5 out of 5 stars a beautiful, engrossing book   August 10, 2000
Shannon Smithey
6 out of 6 found this review helpful

Beth Kephart writes very well. I was totally hooked on this book after reading only a few pages. She is both a fierce advocate for her son and an interesting analyst of his difficulties. She takes us through her own journey and that of her son, from the first suspicions that something is wrong, through the struggle for a diagnosis, through the therapy and her realization that sometimes she ought to trust her instincts about her son more than the opinions of the experts. Though my own child does not suffer from any of Jeremy's problems, I gained considerable insight about parenting from this book.

You are likely to find this story fascinating whether you have any children or not.


5 out of 5 stars Beautifully written, poignantly honest   December 22, 1999
5 out of 5 found this review helpful

As one who appreciates beautiful writing and as the mother of a son with PDD, I absolutely loved this book. There were many moments I recognized from my own experience in the roller coaster-like highs and lows Ms. Kephart experienced, the sterile and absolute reports from the medical community, and, worst of all, the rejection of her child.
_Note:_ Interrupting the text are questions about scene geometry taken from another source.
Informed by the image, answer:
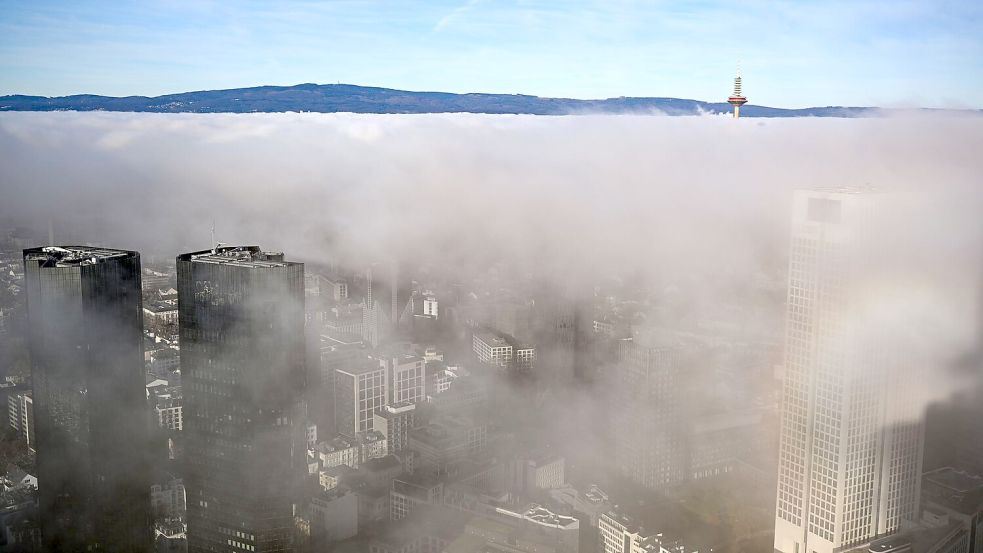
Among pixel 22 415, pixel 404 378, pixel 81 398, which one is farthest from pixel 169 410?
pixel 404 378

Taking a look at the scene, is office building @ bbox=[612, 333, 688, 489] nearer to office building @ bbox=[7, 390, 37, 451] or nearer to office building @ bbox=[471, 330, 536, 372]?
office building @ bbox=[471, 330, 536, 372]

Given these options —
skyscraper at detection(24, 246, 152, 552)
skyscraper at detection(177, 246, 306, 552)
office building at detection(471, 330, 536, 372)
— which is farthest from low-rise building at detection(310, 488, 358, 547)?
office building at detection(471, 330, 536, 372)

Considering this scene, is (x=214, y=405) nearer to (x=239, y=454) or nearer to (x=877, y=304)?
(x=239, y=454)

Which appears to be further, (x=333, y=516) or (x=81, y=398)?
(x=333, y=516)

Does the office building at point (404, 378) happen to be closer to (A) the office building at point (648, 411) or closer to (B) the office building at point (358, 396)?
(B) the office building at point (358, 396)

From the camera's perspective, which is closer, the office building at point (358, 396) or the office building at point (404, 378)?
the office building at point (358, 396)

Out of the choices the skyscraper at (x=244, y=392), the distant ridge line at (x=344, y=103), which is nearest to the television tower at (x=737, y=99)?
the distant ridge line at (x=344, y=103)

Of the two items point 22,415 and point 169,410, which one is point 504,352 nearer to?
point 169,410
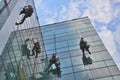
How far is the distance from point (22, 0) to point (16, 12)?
474 centimetres

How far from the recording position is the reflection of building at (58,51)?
65.6 feet

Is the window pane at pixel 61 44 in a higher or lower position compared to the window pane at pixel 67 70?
higher

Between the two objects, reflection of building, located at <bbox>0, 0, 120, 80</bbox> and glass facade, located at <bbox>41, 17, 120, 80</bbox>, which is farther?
glass facade, located at <bbox>41, 17, 120, 80</bbox>

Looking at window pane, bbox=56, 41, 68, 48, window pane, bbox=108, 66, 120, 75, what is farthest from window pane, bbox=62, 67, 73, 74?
window pane, bbox=56, 41, 68, 48

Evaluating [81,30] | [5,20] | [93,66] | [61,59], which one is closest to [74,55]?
[61,59]

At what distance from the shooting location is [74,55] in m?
32.3

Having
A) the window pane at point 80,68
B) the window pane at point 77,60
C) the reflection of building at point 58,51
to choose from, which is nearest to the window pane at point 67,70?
the reflection of building at point 58,51

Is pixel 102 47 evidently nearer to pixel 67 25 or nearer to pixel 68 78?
pixel 68 78

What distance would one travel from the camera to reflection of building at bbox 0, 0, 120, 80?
65.6ft

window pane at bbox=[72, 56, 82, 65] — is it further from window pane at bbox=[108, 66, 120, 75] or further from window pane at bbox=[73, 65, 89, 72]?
window pane at bbox=[108, 66, 120, 75]

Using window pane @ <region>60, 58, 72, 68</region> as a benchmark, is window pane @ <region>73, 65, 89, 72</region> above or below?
below

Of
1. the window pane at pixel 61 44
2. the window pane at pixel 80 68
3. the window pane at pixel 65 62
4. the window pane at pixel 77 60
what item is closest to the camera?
the window pane at pixel 80 68

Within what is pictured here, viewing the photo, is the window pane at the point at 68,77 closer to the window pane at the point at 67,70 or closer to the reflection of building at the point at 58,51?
the reflection of building at the point at 58,51

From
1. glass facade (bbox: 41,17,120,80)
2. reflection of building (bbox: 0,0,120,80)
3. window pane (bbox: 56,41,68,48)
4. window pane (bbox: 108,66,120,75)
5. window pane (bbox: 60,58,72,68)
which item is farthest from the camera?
window pane (bbox: 56,41,68,48)
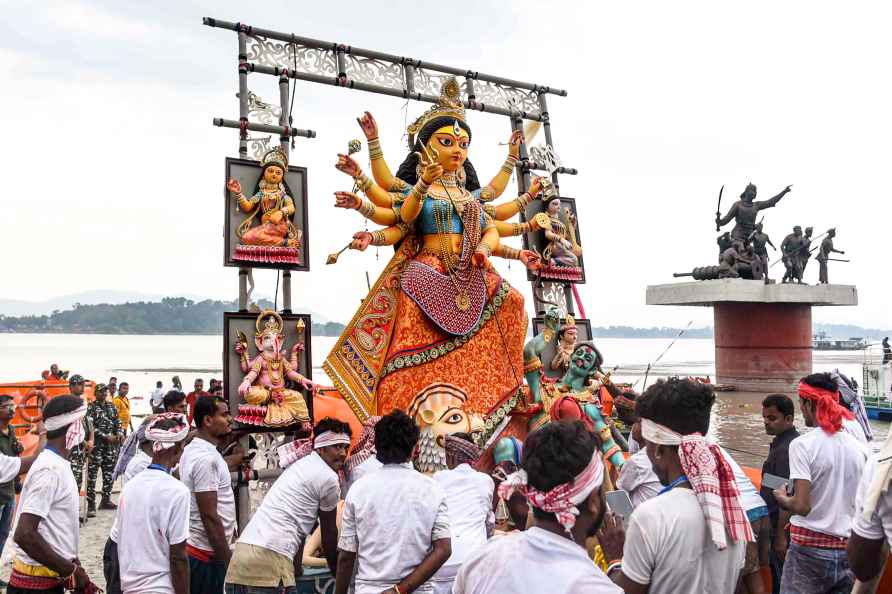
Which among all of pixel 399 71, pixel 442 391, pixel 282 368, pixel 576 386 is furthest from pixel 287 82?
pixel 576 386

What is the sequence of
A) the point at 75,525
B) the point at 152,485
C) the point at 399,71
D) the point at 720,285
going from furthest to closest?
the point at 720,285
the point at 399,71
the point at 75,525
the point at 152,485

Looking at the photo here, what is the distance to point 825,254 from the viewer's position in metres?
22.1

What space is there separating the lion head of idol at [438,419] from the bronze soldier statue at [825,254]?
1760cm

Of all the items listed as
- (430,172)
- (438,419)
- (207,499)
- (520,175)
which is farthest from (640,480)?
(520,175)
The only additional experience I've had that she didn't report is the blame that others would like to lay at the feet of the parents of such a child. Like Jeremy, my son has made great progress and is a high school honor student at our local public high school. While he doesn't spend time with friends, he's gained enough social confidence to enjoy social functions.

I'm glad that this book is drawing an audience beyond those with an interest in autism-like disorders, however, if you finish the book and don't question the way we as a society define "normal," then you've missed the point of the book.